Task objective: From the line with "How far is the" down to the final line of the material below, quote every line exactly and leave out all lines before it.
--- Start of Data provided ---
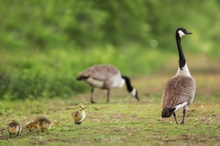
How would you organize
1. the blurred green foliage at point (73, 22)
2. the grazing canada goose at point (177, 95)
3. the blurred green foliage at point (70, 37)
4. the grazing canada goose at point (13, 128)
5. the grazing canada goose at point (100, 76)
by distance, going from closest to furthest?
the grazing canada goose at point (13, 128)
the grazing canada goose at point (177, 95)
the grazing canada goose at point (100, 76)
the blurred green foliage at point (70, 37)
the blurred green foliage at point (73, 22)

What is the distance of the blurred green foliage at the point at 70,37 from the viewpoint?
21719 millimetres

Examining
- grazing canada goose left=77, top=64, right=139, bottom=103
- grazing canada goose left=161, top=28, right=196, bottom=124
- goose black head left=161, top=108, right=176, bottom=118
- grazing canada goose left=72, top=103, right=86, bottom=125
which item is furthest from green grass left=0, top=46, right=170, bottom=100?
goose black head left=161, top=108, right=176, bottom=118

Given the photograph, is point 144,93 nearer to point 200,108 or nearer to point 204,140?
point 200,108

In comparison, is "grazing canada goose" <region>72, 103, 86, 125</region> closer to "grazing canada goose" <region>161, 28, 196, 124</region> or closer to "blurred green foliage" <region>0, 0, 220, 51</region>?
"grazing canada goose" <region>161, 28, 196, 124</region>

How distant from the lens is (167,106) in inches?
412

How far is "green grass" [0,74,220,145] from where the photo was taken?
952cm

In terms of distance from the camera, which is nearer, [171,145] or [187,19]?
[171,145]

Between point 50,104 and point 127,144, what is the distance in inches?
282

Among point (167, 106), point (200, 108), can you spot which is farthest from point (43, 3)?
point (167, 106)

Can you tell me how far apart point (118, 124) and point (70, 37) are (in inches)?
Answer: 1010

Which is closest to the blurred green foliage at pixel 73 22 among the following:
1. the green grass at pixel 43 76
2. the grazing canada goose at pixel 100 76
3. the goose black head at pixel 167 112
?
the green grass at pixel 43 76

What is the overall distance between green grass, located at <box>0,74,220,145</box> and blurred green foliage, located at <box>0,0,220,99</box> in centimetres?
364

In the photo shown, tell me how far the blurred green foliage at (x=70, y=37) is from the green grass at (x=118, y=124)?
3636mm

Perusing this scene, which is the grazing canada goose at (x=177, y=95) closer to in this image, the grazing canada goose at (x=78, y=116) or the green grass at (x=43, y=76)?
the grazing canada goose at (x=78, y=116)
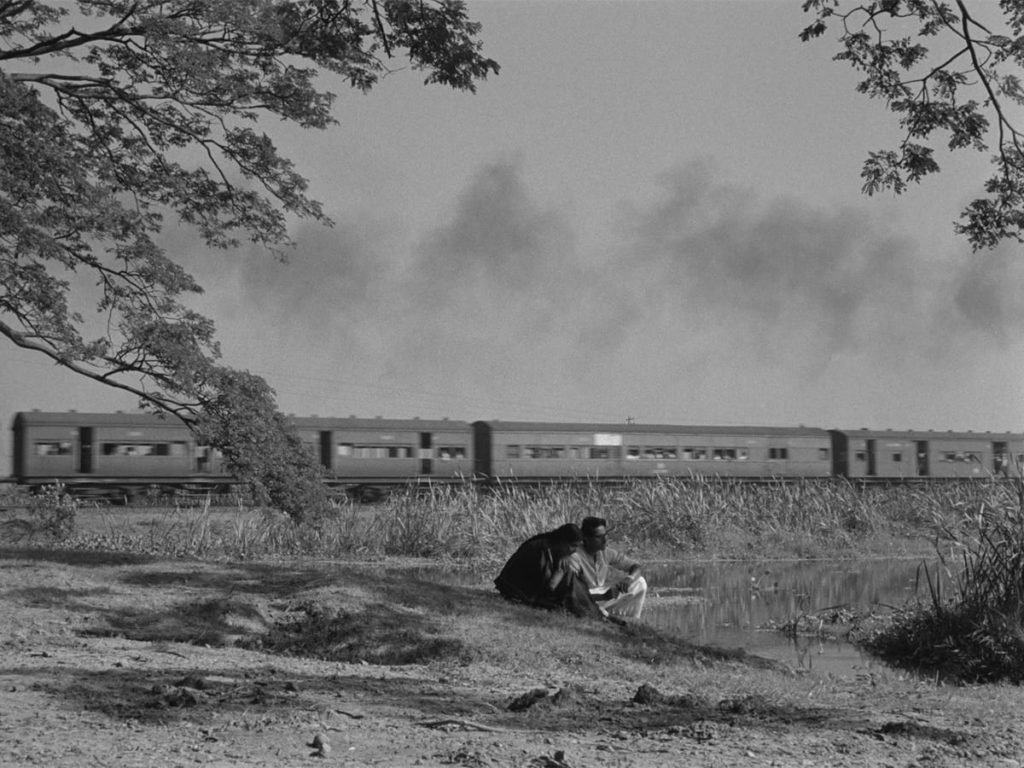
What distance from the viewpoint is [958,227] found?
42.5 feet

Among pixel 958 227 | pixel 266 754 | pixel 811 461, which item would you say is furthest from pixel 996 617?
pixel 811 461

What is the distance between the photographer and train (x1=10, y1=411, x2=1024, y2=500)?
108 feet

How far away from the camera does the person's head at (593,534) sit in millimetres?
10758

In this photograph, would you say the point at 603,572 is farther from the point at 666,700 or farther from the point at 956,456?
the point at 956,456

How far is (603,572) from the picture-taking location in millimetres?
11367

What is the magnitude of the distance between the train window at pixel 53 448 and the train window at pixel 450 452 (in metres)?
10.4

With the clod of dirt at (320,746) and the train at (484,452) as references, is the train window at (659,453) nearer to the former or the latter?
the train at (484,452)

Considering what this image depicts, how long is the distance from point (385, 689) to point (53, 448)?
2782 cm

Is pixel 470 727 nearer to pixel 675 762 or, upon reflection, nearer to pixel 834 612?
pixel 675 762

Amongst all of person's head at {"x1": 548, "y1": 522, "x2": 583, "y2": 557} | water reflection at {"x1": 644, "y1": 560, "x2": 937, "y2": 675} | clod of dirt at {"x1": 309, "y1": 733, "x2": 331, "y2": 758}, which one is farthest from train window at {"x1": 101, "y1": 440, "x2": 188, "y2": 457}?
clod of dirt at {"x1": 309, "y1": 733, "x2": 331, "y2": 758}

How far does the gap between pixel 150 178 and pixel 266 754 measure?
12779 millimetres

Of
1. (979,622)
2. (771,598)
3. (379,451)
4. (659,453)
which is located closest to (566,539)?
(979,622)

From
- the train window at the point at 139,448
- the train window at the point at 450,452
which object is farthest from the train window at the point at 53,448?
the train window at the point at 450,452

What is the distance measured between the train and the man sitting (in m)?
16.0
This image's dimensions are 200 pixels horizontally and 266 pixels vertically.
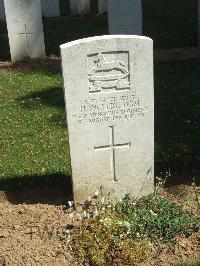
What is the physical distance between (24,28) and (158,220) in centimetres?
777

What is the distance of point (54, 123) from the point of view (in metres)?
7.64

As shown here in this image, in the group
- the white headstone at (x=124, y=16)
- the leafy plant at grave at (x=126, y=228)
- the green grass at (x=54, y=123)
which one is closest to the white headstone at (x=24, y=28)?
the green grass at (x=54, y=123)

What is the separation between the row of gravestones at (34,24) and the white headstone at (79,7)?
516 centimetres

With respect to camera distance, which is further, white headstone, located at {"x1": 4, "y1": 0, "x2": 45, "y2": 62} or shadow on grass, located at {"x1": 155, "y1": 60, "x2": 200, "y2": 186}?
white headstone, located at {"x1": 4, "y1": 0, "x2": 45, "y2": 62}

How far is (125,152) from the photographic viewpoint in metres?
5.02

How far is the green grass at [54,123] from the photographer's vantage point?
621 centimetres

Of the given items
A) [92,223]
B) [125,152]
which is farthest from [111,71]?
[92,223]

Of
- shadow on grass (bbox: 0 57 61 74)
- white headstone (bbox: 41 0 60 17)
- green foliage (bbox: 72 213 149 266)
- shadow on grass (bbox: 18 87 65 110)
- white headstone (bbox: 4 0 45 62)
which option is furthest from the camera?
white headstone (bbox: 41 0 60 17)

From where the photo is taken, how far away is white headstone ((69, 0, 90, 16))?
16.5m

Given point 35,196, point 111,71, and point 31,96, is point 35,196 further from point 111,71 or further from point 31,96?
--- End of Data provided ---
Exercise output:
How far is the green grass at [54,123] from the photographer's vantage point?
621 centimetres

Of the given items
A) [92,223]
B) [125,152]
which is farthest from [111,71]?
[92,223]

Of
- shadow on grass (bbox: 0 57 61 74)
- white headstone (bbox: 41 0 60 17)
- green foliage (bbox: 72 213 149 266)
- shadow on grass (bbox: 18 87 65 110)
- white headstone (bbox: 4 0 45 62)
which option is furthest from the camera?
white headstone (bbox: 41 0 60 17)

From where the photo is taken, how far away is white headstone ((69, 0, 90, 16))?
16.5m

Given point 35,196, point 111,71, and point 31,96, is point 35,196 further from point 111,71 or further from point 31,96?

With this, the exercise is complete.